===== Extrait choisi

«Ce fut une surprise. Tout un choc même.» Voilà comment le père Michel Proulx, le prieur des Prémontrés, a réagi lorsqu’il a reçu, le lundi 16 octobre 2023, un appel du nonce apostolique au Canada. L’archevêque Ivan Jurkovic lui annonçait que le pape François voulait lui confier le siège du diocèse de Bathurst.
C’est samedi matin, près de deux semaines après l’appel du nonce, que le Vatican a officiellement annoncé la nomination du religieux de Saint-Constant, un bibliste et un docteur en théologie, à la tête de ce diocèse du Nouveau-Brunswick.
Qu’il soit d’abord nommé évêque fut une première surprise pour ce religieux associé depuis longtemps au diocèse de Saint-Jean-Longueuil, là où se trouve le seul monastère des Prémontrés au Canada.
C’est qu’il est, depuis 15 ans, le prieur des Prémontrés du Canada, un ordre religieux présent au Québec depuis 1949.
L’été dernier, au terme de son mandat à la direction de son ordre, il a été nommé de nouveau prieur. «Mes frères m’ont réélu pour un mandat ad vitam», dit-il. On voulait – et c’est ainsi qu’il envisageait lui aussi son avenir – que le prieur, un des plus jeunes de l’ordre (61 ans), soit en poste jusqu’à l’âge de 75 ans.
«Je me voyais bien vieillir au service de mes frères d’ici», confie-t-il lors d’une entrevue téléphonique. L’ordre des Prémontrés ne compte plus que six frères et pères au Canada.

==========
===== Liste des lignes

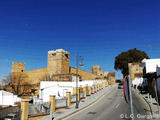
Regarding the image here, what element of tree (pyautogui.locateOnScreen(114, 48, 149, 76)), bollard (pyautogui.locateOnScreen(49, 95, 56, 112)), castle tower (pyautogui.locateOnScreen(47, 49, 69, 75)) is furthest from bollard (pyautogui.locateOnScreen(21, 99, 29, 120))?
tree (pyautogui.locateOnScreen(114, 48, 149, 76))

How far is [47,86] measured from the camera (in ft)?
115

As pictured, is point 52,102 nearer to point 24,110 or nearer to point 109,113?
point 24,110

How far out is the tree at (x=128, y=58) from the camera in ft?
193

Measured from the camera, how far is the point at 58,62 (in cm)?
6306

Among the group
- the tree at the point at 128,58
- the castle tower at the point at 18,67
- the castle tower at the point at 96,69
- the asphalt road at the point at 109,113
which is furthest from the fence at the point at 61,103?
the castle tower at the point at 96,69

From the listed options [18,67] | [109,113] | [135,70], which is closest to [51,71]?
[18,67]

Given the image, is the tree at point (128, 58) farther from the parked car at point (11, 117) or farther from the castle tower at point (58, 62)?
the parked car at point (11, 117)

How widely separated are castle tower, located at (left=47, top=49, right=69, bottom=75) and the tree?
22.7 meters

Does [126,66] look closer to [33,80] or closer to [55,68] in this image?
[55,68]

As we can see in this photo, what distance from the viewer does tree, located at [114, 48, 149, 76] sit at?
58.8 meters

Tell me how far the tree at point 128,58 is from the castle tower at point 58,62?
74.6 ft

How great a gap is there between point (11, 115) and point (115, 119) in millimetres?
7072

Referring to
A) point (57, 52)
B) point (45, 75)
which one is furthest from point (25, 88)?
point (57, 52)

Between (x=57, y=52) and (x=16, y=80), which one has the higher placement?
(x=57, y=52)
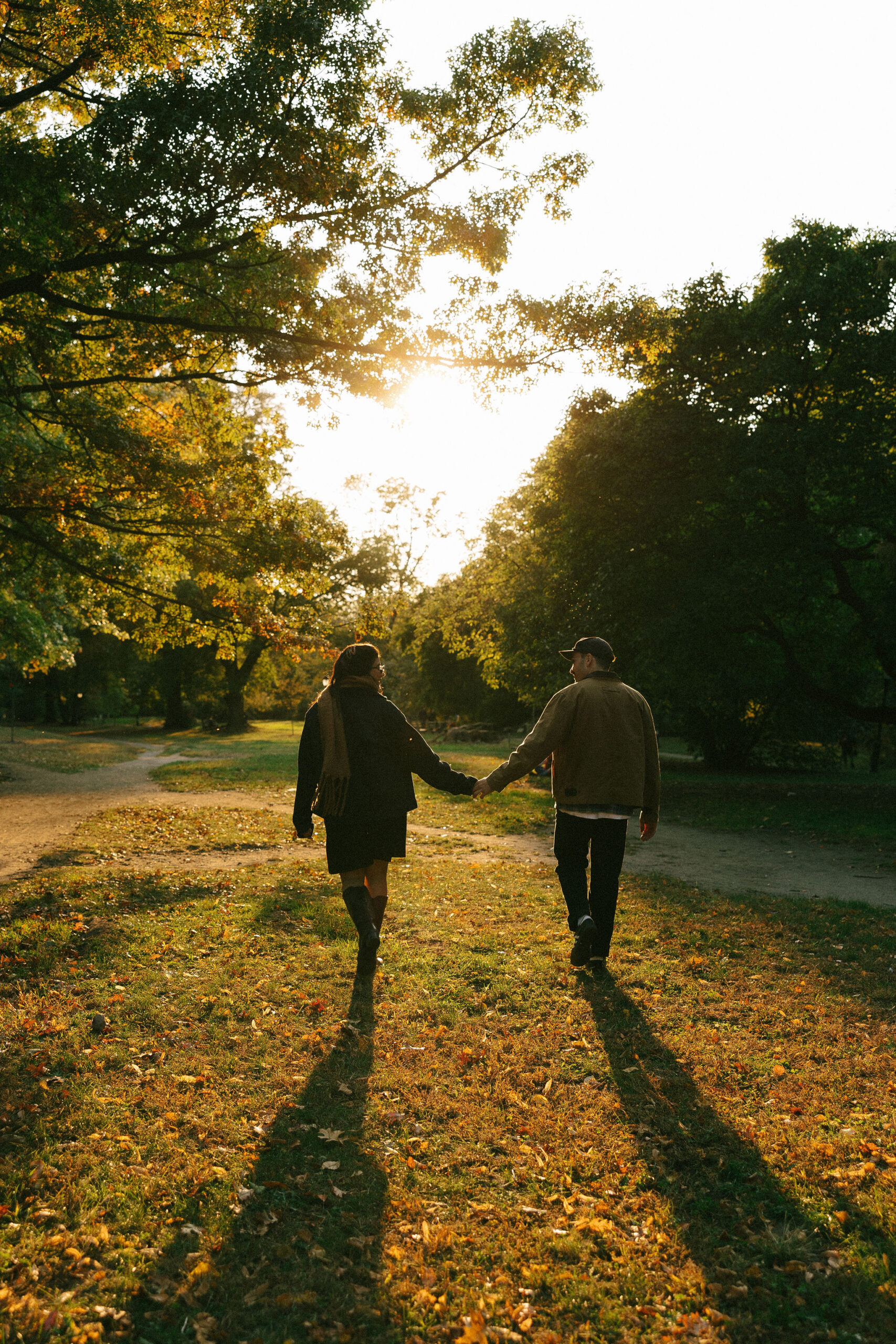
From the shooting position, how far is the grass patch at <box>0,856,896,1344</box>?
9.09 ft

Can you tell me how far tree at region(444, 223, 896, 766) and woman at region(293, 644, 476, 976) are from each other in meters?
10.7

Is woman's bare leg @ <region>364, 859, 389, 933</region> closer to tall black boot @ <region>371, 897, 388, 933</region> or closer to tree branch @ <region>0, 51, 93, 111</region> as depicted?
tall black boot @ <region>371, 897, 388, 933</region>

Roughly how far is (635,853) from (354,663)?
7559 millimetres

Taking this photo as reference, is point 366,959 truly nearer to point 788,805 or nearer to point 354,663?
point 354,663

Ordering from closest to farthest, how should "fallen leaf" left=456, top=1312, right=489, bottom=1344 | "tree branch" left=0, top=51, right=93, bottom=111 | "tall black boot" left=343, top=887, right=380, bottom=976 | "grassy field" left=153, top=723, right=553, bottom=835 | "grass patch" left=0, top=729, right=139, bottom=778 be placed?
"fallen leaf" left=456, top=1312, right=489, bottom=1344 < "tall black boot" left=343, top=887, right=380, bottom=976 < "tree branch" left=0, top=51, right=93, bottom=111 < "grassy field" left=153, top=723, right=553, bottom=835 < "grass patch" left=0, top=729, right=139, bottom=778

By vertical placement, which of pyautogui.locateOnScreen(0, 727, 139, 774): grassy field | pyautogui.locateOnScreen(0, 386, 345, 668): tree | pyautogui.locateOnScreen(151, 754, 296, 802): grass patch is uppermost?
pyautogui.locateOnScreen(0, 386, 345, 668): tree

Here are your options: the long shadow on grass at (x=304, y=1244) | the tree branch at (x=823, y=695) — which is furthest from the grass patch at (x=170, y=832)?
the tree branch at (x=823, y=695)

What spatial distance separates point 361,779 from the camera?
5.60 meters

==========
===== Liste des lignes

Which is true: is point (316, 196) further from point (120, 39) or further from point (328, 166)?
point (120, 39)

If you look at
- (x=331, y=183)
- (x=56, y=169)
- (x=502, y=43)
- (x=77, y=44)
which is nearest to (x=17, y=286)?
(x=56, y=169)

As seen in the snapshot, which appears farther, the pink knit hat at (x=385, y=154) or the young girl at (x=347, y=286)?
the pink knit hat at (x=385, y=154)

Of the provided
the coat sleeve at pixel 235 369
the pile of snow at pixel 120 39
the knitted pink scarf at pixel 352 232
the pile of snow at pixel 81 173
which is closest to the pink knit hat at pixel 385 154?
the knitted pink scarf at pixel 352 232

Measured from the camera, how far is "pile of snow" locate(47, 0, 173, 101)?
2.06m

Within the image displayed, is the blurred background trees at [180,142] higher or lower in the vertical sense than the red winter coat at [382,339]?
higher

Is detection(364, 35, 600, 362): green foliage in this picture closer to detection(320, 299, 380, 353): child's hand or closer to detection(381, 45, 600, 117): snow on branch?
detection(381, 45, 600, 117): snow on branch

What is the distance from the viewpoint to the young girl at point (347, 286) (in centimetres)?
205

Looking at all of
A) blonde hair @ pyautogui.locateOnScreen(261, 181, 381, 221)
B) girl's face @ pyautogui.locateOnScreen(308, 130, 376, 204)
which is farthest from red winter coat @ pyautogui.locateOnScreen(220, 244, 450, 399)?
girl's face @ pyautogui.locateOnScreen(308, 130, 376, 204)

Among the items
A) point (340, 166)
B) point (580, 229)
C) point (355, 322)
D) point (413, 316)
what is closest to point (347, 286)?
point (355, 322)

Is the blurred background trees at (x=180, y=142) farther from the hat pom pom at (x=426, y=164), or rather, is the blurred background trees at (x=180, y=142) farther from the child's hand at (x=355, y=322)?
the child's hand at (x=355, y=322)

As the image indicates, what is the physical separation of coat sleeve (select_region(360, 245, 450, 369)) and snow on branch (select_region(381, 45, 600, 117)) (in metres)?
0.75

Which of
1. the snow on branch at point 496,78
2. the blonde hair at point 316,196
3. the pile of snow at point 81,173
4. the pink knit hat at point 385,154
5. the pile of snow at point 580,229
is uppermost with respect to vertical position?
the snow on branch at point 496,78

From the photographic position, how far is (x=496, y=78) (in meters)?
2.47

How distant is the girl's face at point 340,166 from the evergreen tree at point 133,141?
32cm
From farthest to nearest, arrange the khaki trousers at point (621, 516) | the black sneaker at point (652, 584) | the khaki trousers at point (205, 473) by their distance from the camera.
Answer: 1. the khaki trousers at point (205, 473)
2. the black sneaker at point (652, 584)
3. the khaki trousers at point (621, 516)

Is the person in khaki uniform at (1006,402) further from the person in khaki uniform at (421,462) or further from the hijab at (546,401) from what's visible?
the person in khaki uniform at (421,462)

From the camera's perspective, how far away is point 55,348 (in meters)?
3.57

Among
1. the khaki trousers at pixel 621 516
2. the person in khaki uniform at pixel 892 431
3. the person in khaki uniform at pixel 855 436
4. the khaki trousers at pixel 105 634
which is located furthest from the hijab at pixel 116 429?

==========

== Travail demandé ==
a - D'après l'article sur la nomination du père Michel Proulx, depuis quelle année l'ordre des Prémontrés est-il présent au Québec ?
b - Rédigez la suite de l'article sur la nomination du père Michel Proulx, en partant de sa dernière phrase.
Les lignes viennent d'une autre source que l'article sur la nomination du père Michel Proulx.

== Réponses ==
a - Depuis 1949.

b -
«Donc, je ne vivrai plus avec eux», a-t-il dû leur annoncer samedi. «C’est bouleversant pour mes frères qui perdent leur pasteur. Ils me soutiennent bien sûr mais tout de même c’est un sacrifice. Et c’est aussi un deuil pour moi de les quitter.»
En Acadie
La deuxième surprise qu’a eue le père Proulx, c’est d’apprendre que le pape le nomme à Bathurst, un diocèse du Nouveau-Brunswick dont le siège épiscopal est vacant depuis une année, soit depuis le départ de l’évêque Daniel Jodoin, nommé en octobre 2022 évêque de Nicolet, au Québec.
Le futur évêque connaît fort peu l’Acadie. «J’y ai prêché des retraites», rappelle-t-il. «Mais je suis frappé par la résilience du peuple acadien», avoue-t-il. «Ce sont des gens très courageux.»
«C’est pourquoi je me trouve très privilégié d’aller là-bas», ajoute-t-il.
Dans trois semaines, il s’y rendra afin de rencontrer les prêtres du diocèse de Bathurst ainsi que le personnel diocésain. La date de son ordination épiscopale n’a pas encore été décidée mais le nouvel évêque croit qu’elle aura lieu en janvier. C’est aussi durant ce mois qu’il emménagera à Bathurst.
Une Église dépouillée
En plus d’être prieur des Prémontrés, le père Proulx a été président de la Conférence religieuse canadienne, le regroupement des supérieurs de tous les ordres, instituts et communautés du pays. Il anime aussi depuis plusieurs années une émission biblique à Radio VM, autrefois Radio Ville-Marie. Cette saison, il dirige l’émission Le déroulement du livre.
Il est aussi l’auteur de plusieurs livres, dont Au banquet du Royaume, Prier l’évangile de Matthieu et Témoigner de Dieu aujourd’hui, Pour un nouvel élan missionnaire, deux titres publiés chez Médiaspaul.
En 2020, il a fait paraître un bouquin sur l’évangile de Marc intitulé Entre puissance et dépouillement (toujours chez Médiaspaul).
Présence a demandé au père Michel Proulx si ce titre pourrait définir l’Église actuelle.
À la lecture de l’évangile de Marc, explique le bibliste, on peut constater que «les disciples cherchent de la puissance et de la gloire auprès de Jésus». Jésus, de son côté, «adopte la position de serviteur».
«Il y a peut-être encore des gens qui rêvent de grandeur, qui rêvent d’une Église puissante. La réalité, c’est qu’aujourd’hui l’Église est dépouillée et fragilisée.»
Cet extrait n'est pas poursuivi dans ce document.